Dude, please don't lie now. Maybe you made an honest mistake earlier but you wrote this:
Clearly you were talking about IAF's problem with price
You just picked up one line from the whole para and so it looked like that for you. I would requote myself here.
RFP has been issued in March 2018 and its almost coming to be a year now. IAF for all this near 12 month is stuck up with the 6 month extension. What good they would achieve with it? If they can't do anything in 12 month, what more they think to achieve in 6 month? Moreover its a single vendor contract, so instead of sticking to a point, they should have worked on it. If they would have ordered the fighter by now, the price would not have been a problem for them.
Here I am talking of price validity. In my second post I just expanded the view.
This is simply your assumption. It is quite possible that evaluating HAL's response would actually take 18 months, which is why DPP asks for 18 month evaluation time. Regardless, IAF didn't make it a sticking point. IAF only asked responses for other two points.
Also, how do you know that the delivery schedule problem is due to lower demand and not HAL's general incompetence? Because as I see it, HAL has a unique ability to delay production even in projects of huge demands. MKI and Dhruv manufacturing are prime examples. 1300 crores were approved years ago to expand Tejas manufacturing capacity, but as per HAL's MD interview few days back, they will still continue producing 8 Tejas per annum till 2022.
Btw, my point in my original post was that IAF gets very wrong reputation of being anti indigenization because of stupid articles of some defence bloggers, where as much bigger crimes by DRDO and PSUs go un-noticed. I am not here to bash HAL.
This is not my assumption. As I said earlier, a price validity period is needed to brush off the various knick knacks of a proposal. These are generally technical in nature. In case of a multi vendor approach, it is a deciding factor as it do take time for technical evaluation of products and it is a security that during all this evaluation period, the quoted price doesn't change at time of order.
But in case of Tejas, it was a single vendor contract.
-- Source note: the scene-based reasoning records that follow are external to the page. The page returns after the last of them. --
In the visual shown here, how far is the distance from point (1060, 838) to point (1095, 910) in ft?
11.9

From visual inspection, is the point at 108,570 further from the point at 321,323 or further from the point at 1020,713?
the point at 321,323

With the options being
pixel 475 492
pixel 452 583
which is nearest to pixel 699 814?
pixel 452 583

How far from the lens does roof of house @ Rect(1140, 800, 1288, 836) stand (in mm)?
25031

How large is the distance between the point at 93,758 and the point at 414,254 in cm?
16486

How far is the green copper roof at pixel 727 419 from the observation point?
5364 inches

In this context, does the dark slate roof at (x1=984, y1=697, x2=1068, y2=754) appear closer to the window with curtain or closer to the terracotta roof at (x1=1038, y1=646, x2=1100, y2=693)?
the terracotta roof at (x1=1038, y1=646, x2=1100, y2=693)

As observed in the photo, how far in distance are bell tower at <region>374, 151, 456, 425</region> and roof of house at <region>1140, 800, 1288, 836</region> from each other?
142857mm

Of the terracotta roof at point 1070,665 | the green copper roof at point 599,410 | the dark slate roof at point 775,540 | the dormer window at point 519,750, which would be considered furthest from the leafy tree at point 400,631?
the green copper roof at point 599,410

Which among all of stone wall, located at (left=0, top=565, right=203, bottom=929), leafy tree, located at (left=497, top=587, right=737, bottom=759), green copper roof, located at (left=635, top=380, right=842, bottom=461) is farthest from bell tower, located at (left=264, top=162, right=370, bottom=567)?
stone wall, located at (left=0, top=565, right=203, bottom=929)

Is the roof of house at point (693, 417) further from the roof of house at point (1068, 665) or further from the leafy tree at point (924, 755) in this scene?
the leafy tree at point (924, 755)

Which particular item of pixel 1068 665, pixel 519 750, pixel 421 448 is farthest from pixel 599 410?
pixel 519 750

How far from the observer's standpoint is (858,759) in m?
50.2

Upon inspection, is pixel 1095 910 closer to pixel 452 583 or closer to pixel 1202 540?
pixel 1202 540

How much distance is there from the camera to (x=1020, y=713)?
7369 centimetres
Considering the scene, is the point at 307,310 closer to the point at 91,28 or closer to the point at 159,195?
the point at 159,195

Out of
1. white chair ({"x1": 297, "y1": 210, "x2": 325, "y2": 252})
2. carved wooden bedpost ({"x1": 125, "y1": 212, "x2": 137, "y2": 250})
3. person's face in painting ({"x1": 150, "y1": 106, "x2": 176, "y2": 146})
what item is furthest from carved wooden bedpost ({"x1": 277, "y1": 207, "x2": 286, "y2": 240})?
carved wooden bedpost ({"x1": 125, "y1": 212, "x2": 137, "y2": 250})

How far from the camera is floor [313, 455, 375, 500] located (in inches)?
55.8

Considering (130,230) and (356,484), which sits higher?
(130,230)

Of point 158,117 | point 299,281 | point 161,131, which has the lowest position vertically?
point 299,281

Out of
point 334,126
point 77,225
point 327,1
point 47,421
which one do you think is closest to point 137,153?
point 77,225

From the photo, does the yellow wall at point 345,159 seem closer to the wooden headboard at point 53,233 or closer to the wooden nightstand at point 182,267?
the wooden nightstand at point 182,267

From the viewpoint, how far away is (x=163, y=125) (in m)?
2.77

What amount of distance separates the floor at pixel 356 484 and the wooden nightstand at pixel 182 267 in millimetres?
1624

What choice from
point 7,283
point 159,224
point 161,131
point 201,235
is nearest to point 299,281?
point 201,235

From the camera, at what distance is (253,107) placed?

IAF had to evaluate just one system and if they had not been able to do it in 1 year, what they could achieve in further 6 months. IAF is simply hanging to one laid down procedure and is sticking to the point instead of coming to terms and change it. IAF knew about the price validity on March 2018 itself and now when its nearing March 2019, they are moving to MOD.
I mean in one year all IAF had came up with is,
1- Deferred range aspect, which as per HAL has been resolved and fresh proposal submitted.
2- Non compliance of delivery schedule. A genuine concern, but which could be worked out in one year time frame.
3- Price validity period. Again, if IAF could not have come to order in one year period, what more would change in another 6 month that they would order?
Out of the three, the only technical issue IAF has pointed is sorted out. 6 month extension is not going to solve the delivery schedule any way.